§ Texto apresentado
****

O que tem impacto nos impostos…
Talvez seja esse um dos sinais que mostra que Portugal está vários passos à frente. No caso dos impostos, houve uma declaração da secretária de Estado do Turismo a dizer que a arrecadação de impostos duplicou ao passar de 60 para 120 milhões e estamos a falar de 2017, não tem em conta os números de 2018, onde houve um grande boom desta atividade. E depois temos a taxa turística em que o alojamento local já contribuiu com metade em Lisboa. Os valores rondam agora os 8 ou 9 milhões, mas se calhar para o ano já estamos a falar de 18 milhões de euros. A estes valores há que somar ainda os do Porto. O SEF também teve uma explosão de boletins de alojamento nos últimos três anos e ninguém entendia porquê, a explicação é o próprio alojamento local ao entrar na legalidade teve de cumprir as obrigações todas, uma delas é o reportar os turistas estrangeiros.

****

§ Dados extraídos
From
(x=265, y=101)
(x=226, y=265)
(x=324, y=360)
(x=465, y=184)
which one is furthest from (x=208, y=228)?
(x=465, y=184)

****

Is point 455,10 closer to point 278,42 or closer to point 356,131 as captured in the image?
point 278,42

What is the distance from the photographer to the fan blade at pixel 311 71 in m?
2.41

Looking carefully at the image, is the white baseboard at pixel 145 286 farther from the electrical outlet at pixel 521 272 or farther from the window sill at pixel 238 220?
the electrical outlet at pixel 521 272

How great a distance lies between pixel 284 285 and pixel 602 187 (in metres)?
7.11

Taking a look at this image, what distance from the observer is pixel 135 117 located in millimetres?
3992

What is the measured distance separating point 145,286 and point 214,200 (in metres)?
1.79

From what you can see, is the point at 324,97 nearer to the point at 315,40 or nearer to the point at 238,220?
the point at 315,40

****

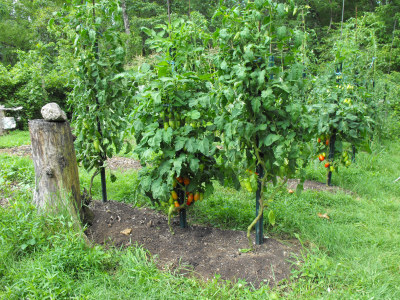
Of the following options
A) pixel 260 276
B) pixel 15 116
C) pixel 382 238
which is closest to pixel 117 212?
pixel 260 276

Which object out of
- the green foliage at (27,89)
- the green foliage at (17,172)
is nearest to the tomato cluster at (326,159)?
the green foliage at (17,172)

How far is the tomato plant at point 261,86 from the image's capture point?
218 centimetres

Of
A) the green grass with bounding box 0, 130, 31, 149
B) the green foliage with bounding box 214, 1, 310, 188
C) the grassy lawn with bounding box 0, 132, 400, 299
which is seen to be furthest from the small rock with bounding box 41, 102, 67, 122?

****

§ Instruções do exercício
[a] Transcreva do texto sobre o alojamento local o trecho que vai de "O que tem impacto" até "os turistas estrangeiros.".
[b] No texto sobre o alojamento local, que obrigação explica o aumento de boletins de alojamento registado pelo SEF?
[c] Prossiga o texto sobre o alojamento local a partir do ponto em que ele termina.

§ Lista de respostas
[a]
O que tem impacto nos impostos…
Talvez seja esse um dos sinais que mostra que Portugal está vários passos à frente. No caso dos impostos, houve uma declaração da secretária de Estado do Turismo a dizer que a arrecadação de impostos duplicou ao passar de 60 para 120 milhões e estamos a falar de 2017, não tem em conta os números de 2018, onde houve um grande boom desta atividade. E depois temos a taxa turística em que o alojamento local já contribuiu com metade em Lisboa. Os valores rondam agora os 8 ou 9 milhões, mas se calhar para o ano já estamos a falar de 18 milhões de euros. A estes valores há que somar ainda os do Porto. O SEF também teve uma explosão de boletins de alojamento nos últimos três anos e ninguém entendia porquê, a explicação é o próprio alojamento local ao entrar na legalidade teve de cumprir as obrigações todas, uma delas é o reportar os turistas estrangeiros.

[b] A obrigação de reportar os turistas estrangeiros, que o alojamento local teve de cumprir ao entrar na legalidade.

[c]
Mas reconhece que é um setor que cria muitos ódios?
Foi uma atividade que foi muito usada como instrumento político, especialmente na campanha eleitoral das autárquicas. E a partir daí ganhou um debate de polarização, em campanhas eleitorais é preciso radicalizar um pouco para transmitir uma mensagem e foi o que aconteceu. Pegamos numa situação específica de uma ou duas freguesias e discutimos o alojamento local como um todo quando aquilo representava uma pequena parte.
E como vê a polémica Robles?
Mostra o risco que é a instrumentalização política de usar um tema qualquer importante como um carro de batalha numa fase eleitoral, especialmente em eleições locais que são mais sensíveis a este tipo de questões. Perdemos um pouco o foco e para tentarmos passar mensagens mais fortes acabam por sair propostas que são completamente desproporcionais. Felizmente parou-se a tempo. A Assembleia da República percebeu que o tema estava polarizado, os partidos da esquerda à direita reconheceram em janeiro que havia talvez um desconhecimento e que algumas das medidas podiam ser desproporcionais e mostraram-se disponíveis para encontrar um equilíbrio. Isso também é um sinal de maturidade política e foi a partir daí que o tema começou a ganhar um objetivo. Mas na opinião pública ainda continuam a existir uns que odeiam, outros que amam.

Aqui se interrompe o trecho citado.